The hybrid MCMC method based on partitions is similar in spirit to the sampling in the space of orders of Friedman and Koller (2003) which actually acts on the space of triangular matrices. Scoring all the DAGs in a given partition therefore possibly has similar potential to greatly improve the mixing properties of the chain produced, with the advantage of avoiding the bias inherent in the order version of acting on a different space. The local changes in partition elements could also possibly propose structures which are in some sense close in the space of graphs while other moves based on the combinatorial structure might be tuned to the local scores. Since neither the original MCMC on network structures nor the order version appear to be completely satisfactory in practice (Grzegorczyk and Husmeier 2008) the possibilities outlined above seem promising.

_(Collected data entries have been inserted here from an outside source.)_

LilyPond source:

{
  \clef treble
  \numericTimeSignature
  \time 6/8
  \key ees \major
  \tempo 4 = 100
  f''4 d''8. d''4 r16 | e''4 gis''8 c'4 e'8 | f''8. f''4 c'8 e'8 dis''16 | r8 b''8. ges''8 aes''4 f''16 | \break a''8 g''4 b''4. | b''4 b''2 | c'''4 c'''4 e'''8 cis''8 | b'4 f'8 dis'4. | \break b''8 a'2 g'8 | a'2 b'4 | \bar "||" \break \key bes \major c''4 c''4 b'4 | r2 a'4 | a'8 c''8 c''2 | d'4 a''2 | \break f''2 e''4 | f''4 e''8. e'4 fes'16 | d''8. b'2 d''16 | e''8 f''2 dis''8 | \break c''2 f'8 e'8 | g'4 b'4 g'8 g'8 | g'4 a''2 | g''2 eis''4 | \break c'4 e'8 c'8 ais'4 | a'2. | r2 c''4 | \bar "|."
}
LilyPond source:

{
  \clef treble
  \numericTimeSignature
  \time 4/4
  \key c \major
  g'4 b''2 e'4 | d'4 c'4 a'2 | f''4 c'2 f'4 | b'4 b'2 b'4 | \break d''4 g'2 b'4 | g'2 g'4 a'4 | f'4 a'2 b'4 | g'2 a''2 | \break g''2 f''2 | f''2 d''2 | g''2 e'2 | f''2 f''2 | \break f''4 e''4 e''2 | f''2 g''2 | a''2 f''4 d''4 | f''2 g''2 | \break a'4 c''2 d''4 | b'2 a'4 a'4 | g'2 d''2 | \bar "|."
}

Interpreted as Bayesian networks with random variables placed on each node, DAGs encode conditional independencies of multivariate distributions. However, several DAGs might encode he same set of conditional independencies, meaning that they typically cannot be uniquely identified from data. The set of DAGs with the same probability distribution, also known as the Markov equivalence class, can be represented by an essential graph (Andersson et al. 1997) or a completed partially DAG. In practice, it might be desirable to sample equivalence classes and work on the space of essential graphs as opposed to DAGs. However, although essential graphs can now be counted, the current formula takes exponential time and their number is therefore only known up to n=13 (Steinsky 2013). Previously, essential graphs had only been counted by running through all possible DAGs for n≤10 (Gillispie and Perlman 2002) with the n=10 term corrected in sequence A007984 of Sloane (2013).

MCMC methods can be restricted to the space of essential graphs, for example an implementation of the general framework of Madigan and York (1995) was given in Madigan et al. (1996) while a Markov chain algorithm specifically targeted at uniform sampling was developed by Peña (2007). Comparing to the Markov chain for sampling DAGs uniformly (Melançon et al. 2001; Scutari 2010) the algorithm for essential graphs is notably slower, taking a similar time to make each step for an essential graph with about 20 or 30 nodes as for a DAG with 100. Although no convergence details are given, only a very small fraction of the proposed moves result in an essential graph suggesting that the convergence would also be much slower than for DAGs.

Although little is known about the exact number of essential graphs beyond the results in Steinsky (2013), the number of essential graphs which are also DAGs is known (Steinsky 2003). More importantly, the asymptotic ratio of the number of DAGs to those which are essential graphs is under 13.7 (Steinsky 2004). Since there are more essential graphs than just those which are also DAGs, 13.7 is a bound on the average number of DAGs corresponding to each essential graph, while the actual ratio seems to be less than 4. With such a low bound, it might be worth thinking of rejection or importance sampling strategies, starting from the uniform DAG generation discussed here, possibly leading to a simple and more efficient alternative for sampling essential graphs.